#### Problem description
Leave every picture out. Set down all the lines below exactly.

#### Supplied data
────────────────────

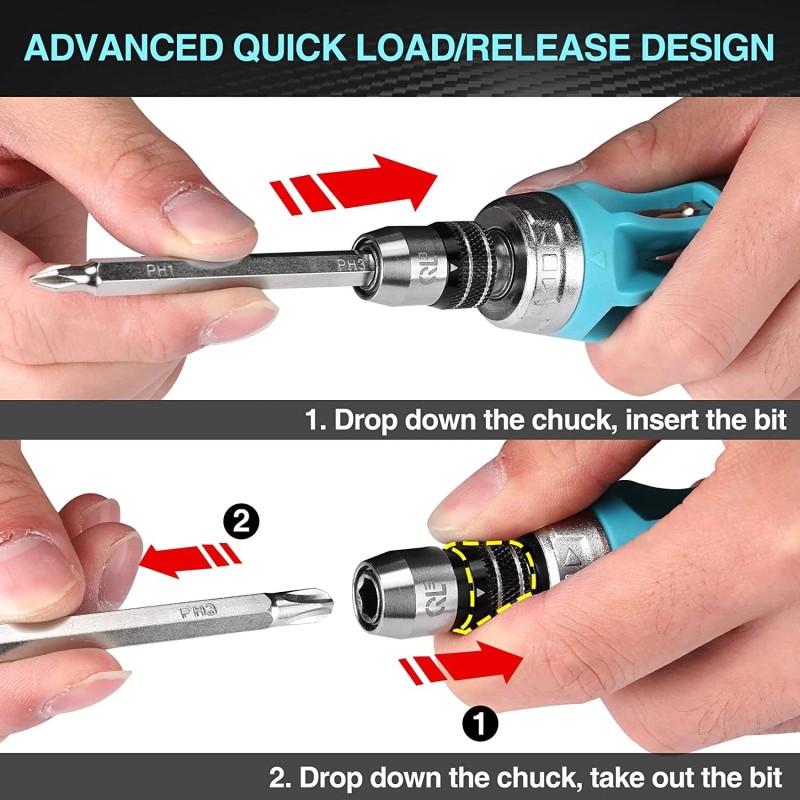 ADVANCED QUICK LOAD/RELEASE DESIGN

PH1
PH3

1. Drop down the chuck, insert the bit

2
PH3
1

2. Drop down the chuck, take out the bit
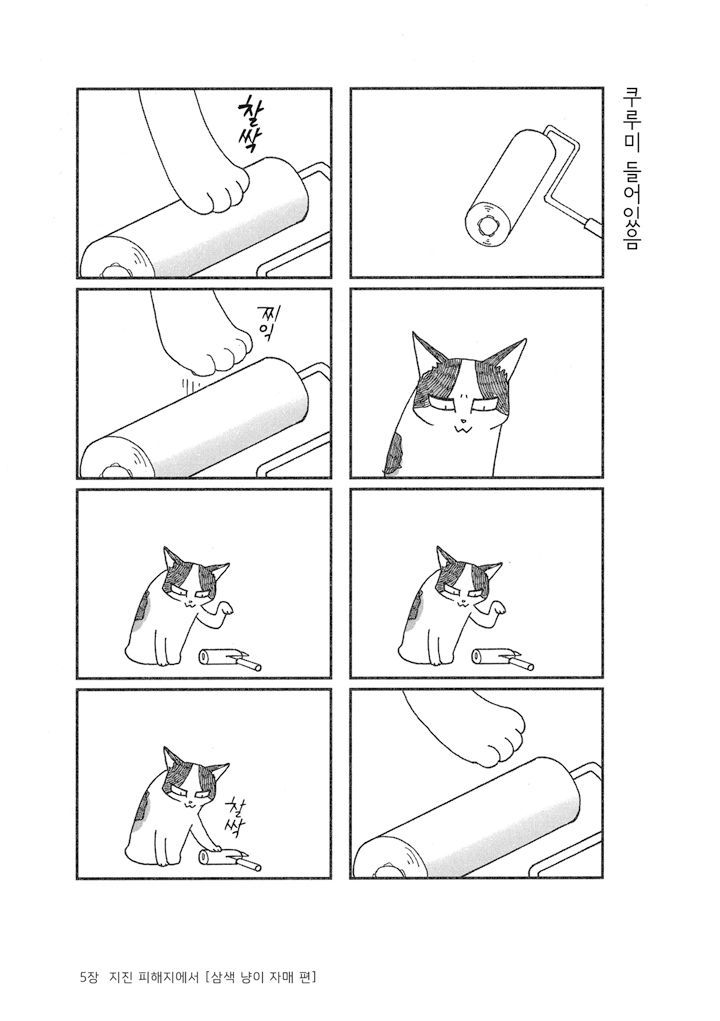 쿠루미 들어있음

찰싹

찌익

찰싹

5장 지진 피해지에서 [삼색 냥이 자매 편]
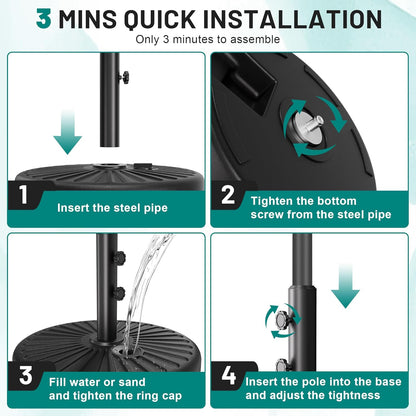 3 MINS QUICK INSTALLATION
Only 3 minutes to assemble

1 Insert the steel pipe

2 Tighten the bottom screw from the steel pipe

3 Fill water or sand and tighten the ring cap

4 Insert the pole into the base and adjust the tightness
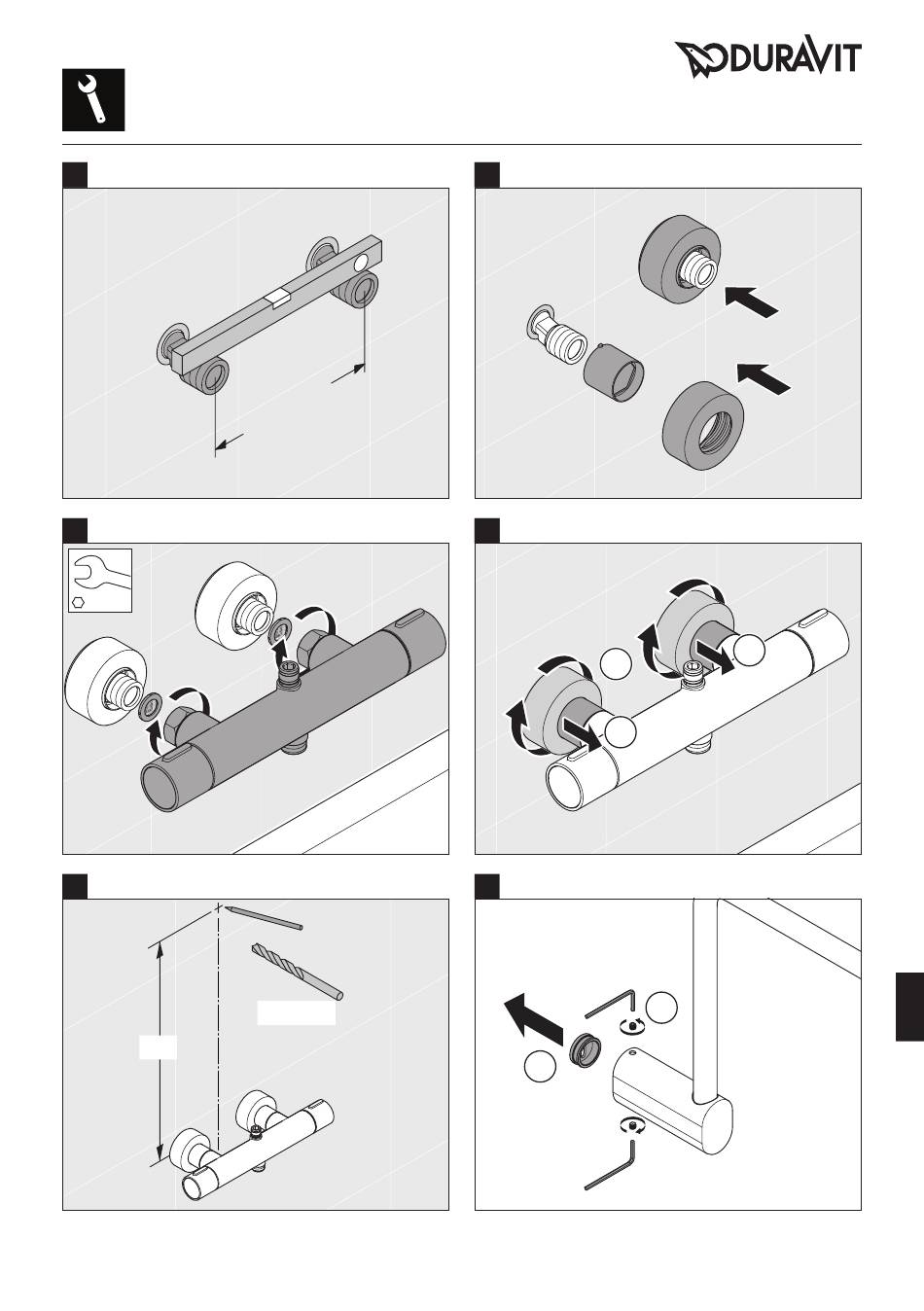 DURAVIT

────────────────────

#### Your response
 ADVANCED QUICK LOAD/RELEASE DESIGN

PH1
PH3

1. Drop down the chuck, insert the bit

2
PH3
1

2. Drop down the chuck, take out the bit
 쿠루미 들어있음

찰싹

찌익

찰싹

5장 지진 피해지에서 [삼색 냥이 자매 편]
 3 MINS QUICK INSTALLATION
Only 3 minutes to assemble

1 Insert the steel pipe

2 Tighten the bottom screw from the steel pipe

3 Fill water or sand and tighten the ring cap

4 Insert the pole into the base and adjust the tightness
 DURAVIT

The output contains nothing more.